Predictive foam control
Hycontrol recognises that most foam reduction systems are reactive rather than proactive. Although their technology significantly improves foam control there are certain applications where installing sensors is not practical. To overcome this, they have developed their predictive off-line FTA Foam Tendency Analyser based on the tried and tested foam sensor technology.
Instead of measuring the foam created in the process, the FTA is used to predict in advance when foam will occur, allowing operators to take the appropriate action before any significant foam build up occurs.
The FTA continually samples the process liquid and creates foam inside a small test chamber which is then measured. The self-contained unit includes sampling pumps and an anti-foam pump to control the foam. If required the anti-foam pump can be replaced by an intelligent interface to an external process controller.
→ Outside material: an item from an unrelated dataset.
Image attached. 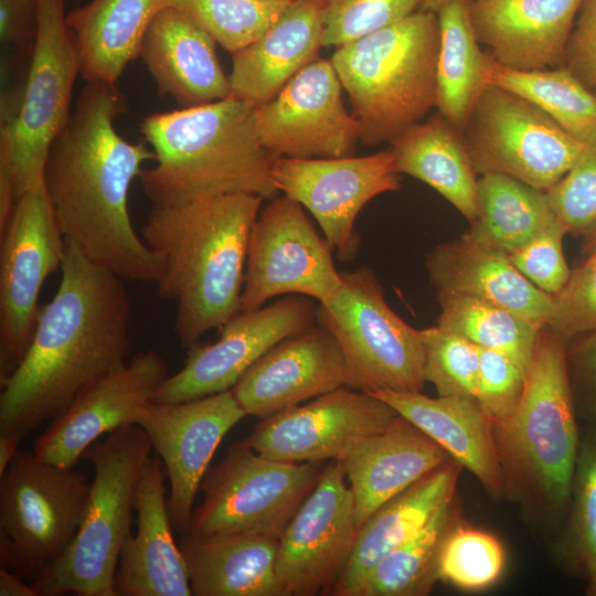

The Foam Tendency Analyser is particularly useful where there is no space for a normal sensor or in inaccessible locations such as underground sewers. Other applications have included foam control in large water features such as fountains, where the introduction of costly foaming agents such as liquid soap can prove very messy and also preventing outflows creating foam in rivers and streams.
Consideration must be given to the long-term, detrimental effect that the disposal and dispersal of foam reduction chemicals have on our health and the environment. Companies world-wide spend billions of pounds each year dealing with foam and the effects it has on their businesses. There is clear evidence that companies can minimise the environmental impact of these chemicals, whilst achieving considerable savings by actively controlling the addition of anti-foamers and de-foamers. The technology is now available to achieve this and there is no need for companies to continue with out-dated control systems, which only serve the interests of the chemical suppliers.